Heyecanlı bir karar ve heyecanlı bir bekleyişti. Muhteşemdi. Yıllar yıllar sonra çocukluğumun en masal şehrinde, "Benim Kars'ım"da olmak... Kelimelerimin lento, beton, kolon, asmolen, tabliye gibi kelimelerle yer değiştirdiği uzun bir emek sürecinin son virajını dönerken bir nefes anı için, yenilenmek için bundan daha istekli, bundan daha mutluluk verici bir seçim olamazdı. Kars, tam da Cemal Süreya'nın Paris'teyken ve de kendisini hiç görmemişken yazdığı şiir gibi, özlemi soluklu, kavuşması her daim muhteşem şehir. Damarlarında taaaa çocukluktan beri trenler dolaşan bi adam. Şahane bir yol arkadaşı. Derece eksi 36!


Önce bilet almak gerek, yataklı vagonda oda sayısı sınırlı, on'da bir şansınız var. Üstelik bileti, seçtiğiniz tarihe en erken bir ay kala alabiliyorsunuz. TCDD, gerekçesi ne ise böyle bir periyot belirlemiş. İlk anda bir tane yataklı vagonu satışa sunuyor.  Bu da "Ya bir grup kapatırsa!" korkusu yaşatıyor. O vagon dolduktan sonra talebe göre son anda bir vagon daha ilave ediyor ama başlangıçta siz bunu bilmiyorsunuz. O nedenle sürekli bi takip hali var ki eğlenceli bile geliyor insana. Kars yolu çocukça bir sevinç sonuçta.

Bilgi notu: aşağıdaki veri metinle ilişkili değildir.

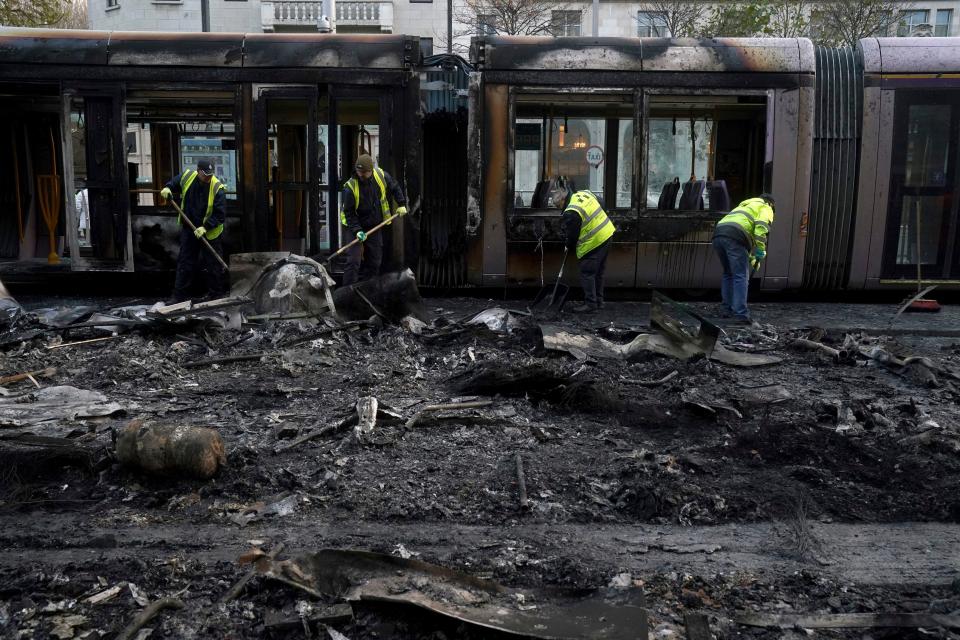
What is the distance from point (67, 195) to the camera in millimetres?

Değiyor.


 Gidiş tarihinize bir ay kala satışa açıldı treniniz  ve diyelim ki aldınız gidiş biletinizi, indirimsiz. Bu kez  dönüş tarihiniz için bekliyorsunuz. Gidiş dönüşünüzün arası kısaysa TCDD'nin rezervasyon süresi kadar ayırtabilirsiniz  biletinizi. O riski almak istemedim.  Bizim tarihlerimiz esnek olmadığı için gidişin açıldığı gün hemen ve hevesle, elbette tadını çıkararak aldım biletleri.  Dönüşün açıldığı gün ise, yani bir hafta sonra net üzerinden değiştirme işlemi ile bileti gidiş dönüşe çevirdim.  Kişi başı yataklıda tek yönün -gidiş dönüş olmak koşulu ile- indirimli internet fiyatı 78,25 TL. Bu yolu izlerseniz gidişi almaktan korkmayın, değiştirme işlemini yaparken sistem iskontonuzu düşüp kalan miktarı talep ediyor sizden. Sorun yok yani.

Ve planlar. Saat 18'deki  hareket dolayısı ile yemekli vagonda akşam yemeği karanlığa kalacak. Işıkları yanmış yemek vagonunda dışarıyı görmek mümkün değil. O halde kafa çekmek de keyifli değil. Herhangi bi restoranda yemekten farklı olan ne ki?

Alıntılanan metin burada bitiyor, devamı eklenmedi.